In the Byzantine period (mid-fourth–fifth centuries CE), the area was rebuilt with a partial change of plan in the walls and openings, and the construction of irregularly angled walls incorporating stones in secondary use. The water installations were canceled: the arched reservoir was now part of a building, one of the cisterns in the southern part of the area was blocked off with a wall, and the miqveh in the southwestern part of the area fell into disuse. An alleyway in the east of the area was probably built in this period. The haphazard alignment of the building walls may be the result of an earthquake in the fifth century CE. Later, in the fifth–sixth centuries CE, the area of the arched reservoir was paved with stones and the western miqveh served as a rubbish pit. The sixth-century CE remains are relatively limited and are located near the surface, including a fragment of a rare pottery artifact decorated with incised motifs that may be a lamp holder or an incense burner (Fig. 4).
Some Mamluk-period walls were exposed, mainly in the central part of the area, as well as packed floors incorporating small stones, and small installations such as a basin and a tabun. Earlier architectural features were reused for building in the Mamluk period. In some places, the Mamluk building penetrated down almost to the bedrock. Many glass bracelets and a small assemblage of weapons also date to this period.
In the Ottoman period, a structure paved with floors of small, packed stones was built in the northern part of the area. One of the walls is tilted, as if damaged by an earthquake; this may have been caused by the 1837 earthquake that devastated Safed (A. Agnon; pers. comm.).
 
Area B
About twenty squares and half-squares were excavated near the eastern side of the hilltop, where no archaeological remains were visible on the surface before the ecavation (Fig. 5). The strata here lie on top of each other, as in a tell, and they reach a depth of about four meters from surface down to bedrock. The remains date from the Iron Age until the present day, the earliest finds being a few Iron Age II pottery sherds retrieved in cracks in the bedrock in the central part of the area.
Remains of a structure, whose walls were built in characteristic Phoenician style with roughly dressed upstanding stones interspersed with fieldstones (Fig. 6), date to the Hellenistic period (probably the second century BCE). Pairs of rock-hewn bell-shaped silos had stone lids over their openings. Pottery sherds characteristic of Hellenistic Phoenicia were recovered.

Problems and tasks:
[a] In the excavation report, about how deep are the layers in Area B from the surface down to bedrock?
[b] According to the excavation report, why might one wall of the Ottoman-period structure be tilted? Answer in one to three sentences.
The listing after this excavation report is separate material.

Given data:
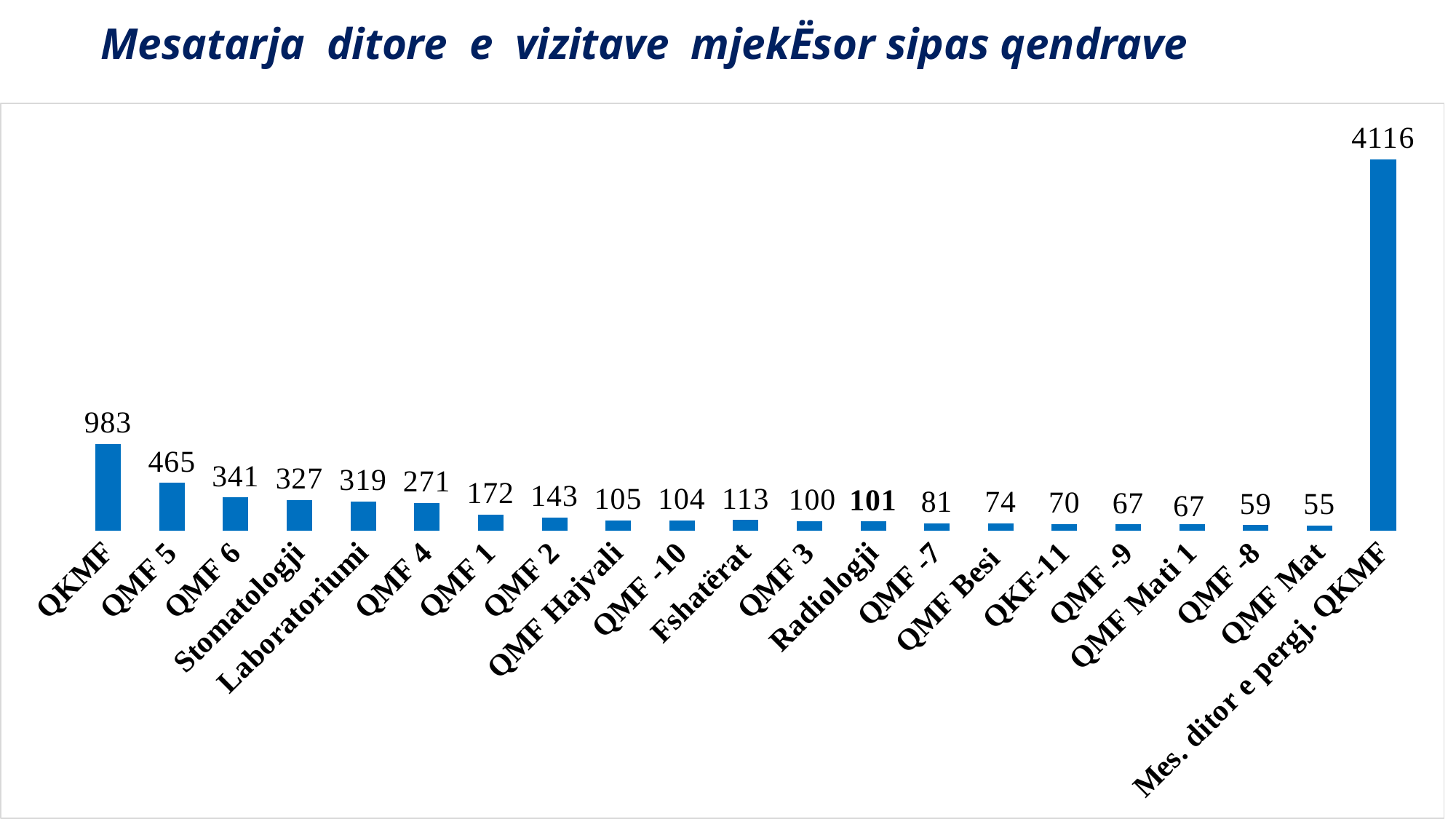
What is the value for QKMF? 983 Which category has the lowest value? QMF Mat What is the value for QMF Hajvali? 105 What kind of chart is this? Bar chart What is the difference between the values for QMF 5 and QMF 6? 124 Which category has the highest value? Mes. ditor e pergj. QKMF What is the value for Stomatologji? 327 What is the value for Mes. ditor e pergj. QKMF? 4116 Which is larger, the value for Fshatërat or the value for QMF 3? Fshatërat What is the difference between the values for QKMF and QMF 5? 518 How many categories are shown on the x axis? 21 What is the title of the chart? Mesatarja ditore e vizitave mjekËsor sipas qendrave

Written responses:
[a] About four meters.

[b] The wall leans as if an earthquake damaged it. The report suggests the 1837 earthquake that devastated Safed may have caused it.